**What to produce**
Please repeat the reader comments on the rowing trip word for word, from "Dale- Great story" to "of your trip.".

Great adventure, well-told.
Dale, thank you for giving us this nicely written rowing adventure story and great photos of MAC. I hope you will give us another story.
Bob, thanks for your kind words. I’ll write about rowing the last 30-plus miles of the Columbia through the Lewis & Clark National Wildlife Preserve sometime in Spring 2015, maybe earlier. The story will include rowing over the Columbia bar into the Pacific and turning north… It’s a bucket-list kinda thing.
Wow! What a bucket!
Great trip! Very well told with just enough detail and plenty of action. I can’t wait to read about crossing the bar. Good luck to you and thanks for sharing your adventures.
Dale- Great story and photographs. Looking forward to more stories.
I am finishing out a CLC Annapolis Wherry tandem I built in September (with same rowing unit you use) and hoping to do some longer rowing trips this year. I’m about your age so would you say 25 miles a day is a reasonable plan for a trip with enough time to stop and smell the flowers?
I checked in with author Dale McKinnon: “25 miles is good. I split my days into to two segments, about 4 hours in the very early morning, before the wind comes up, and 4 hours in the evening after the wind dies down. I don’t like bucking the afternoon breezes, and instead sleep or… smell the roses.”
I am planning to go from the Bonneville dam to the bar in September in a canoe. This story was very helpful. Thanks. Good luck on the rest of your trip.

**Dataset entries**
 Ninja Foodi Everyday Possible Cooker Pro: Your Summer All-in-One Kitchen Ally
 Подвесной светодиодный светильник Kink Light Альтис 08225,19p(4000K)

* * *

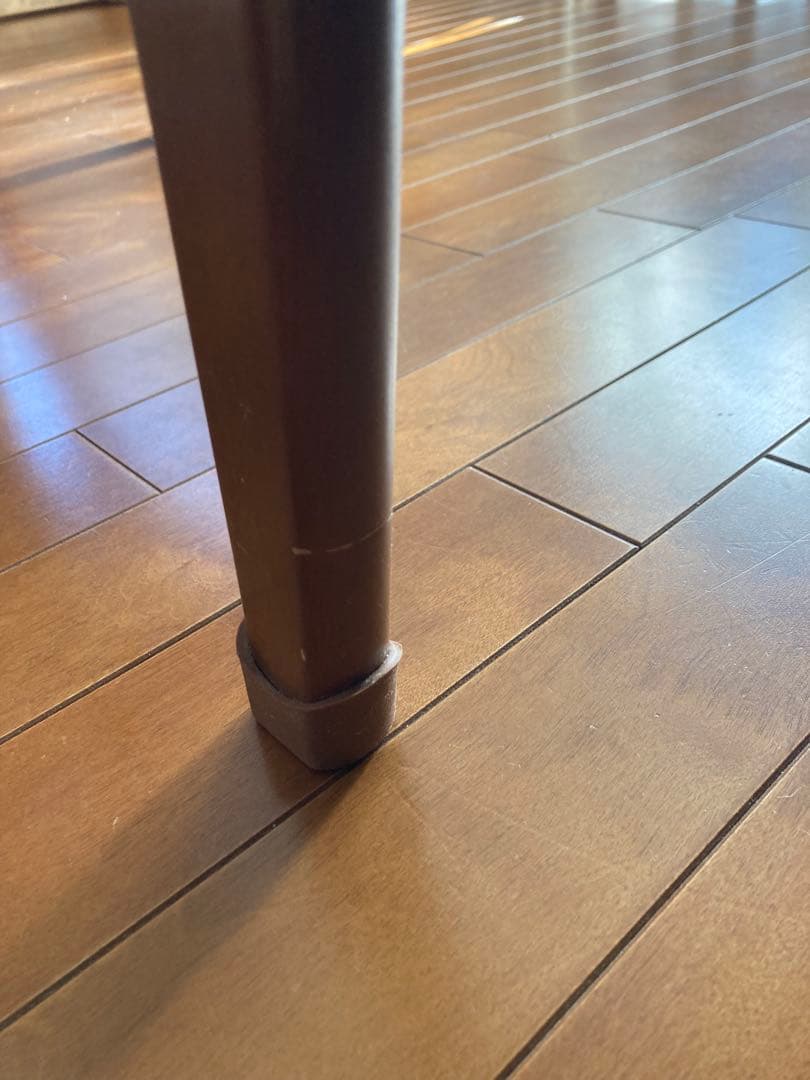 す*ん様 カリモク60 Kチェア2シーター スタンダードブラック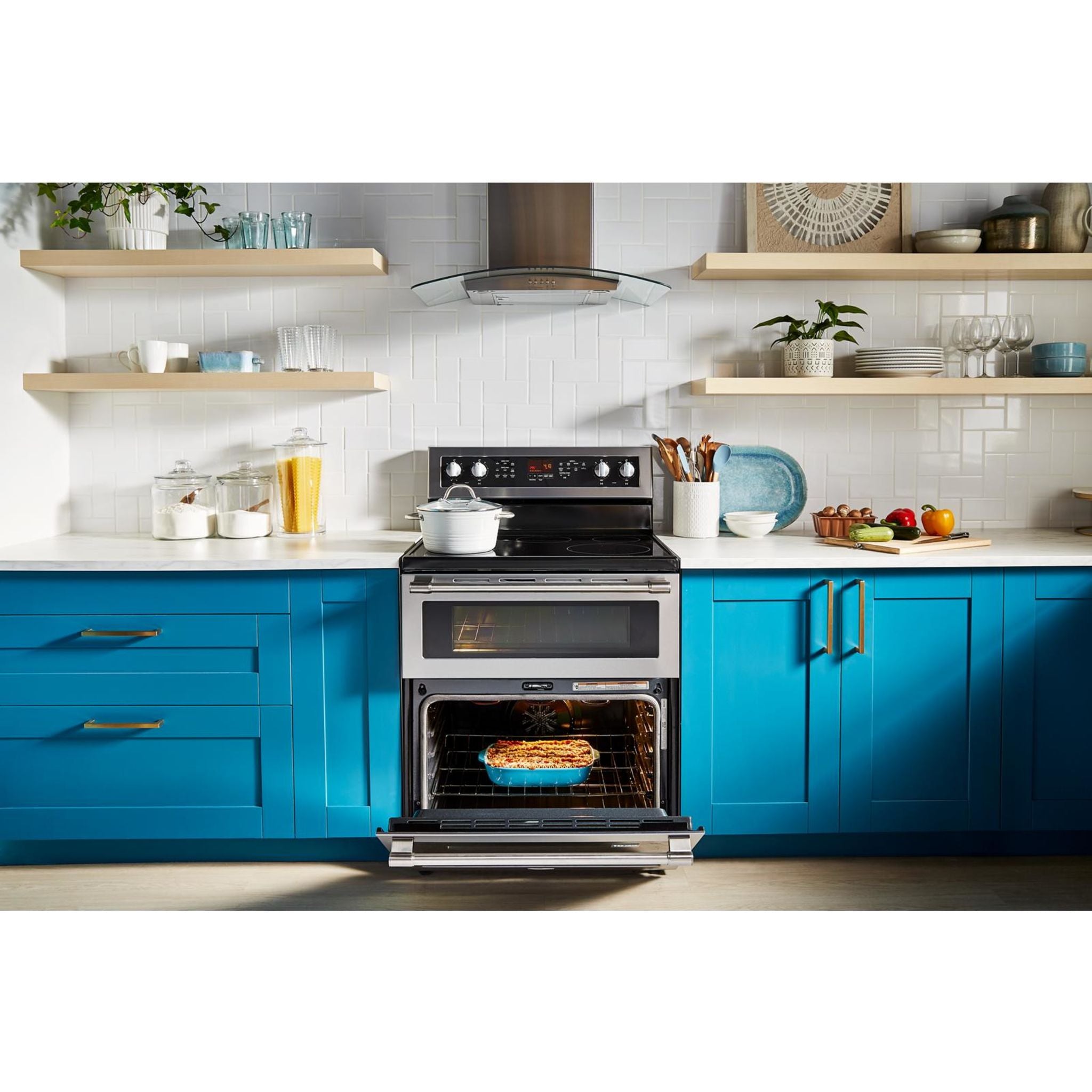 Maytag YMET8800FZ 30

**Task response**
Dale- Great story and photographs. Looking forward to more stories.
I am finishing out a CLC Annapolis Wherry tandem I built in September (with same rowing unit you use) and hoping to do some longer rowing trips this year. I’m about your age so would you say 25 miles a day is a reasonable plan for a trip with enough time to stop and smell the flowers?
I checked in with author Dale McKinnon: “25 miles is good. I split my days into to two segments, about 4 hours in the very early morning, before the wind comes up, and 4 hours in the evening after the wind dies down. I don’t like bucking the afternoon breezes, and instead sleep or… smell the roses.”
I am planning to go from the Bonneville dam to the bar in September in a canoe. This story was very helpful. Thanks. Good luck on the rest of your trip.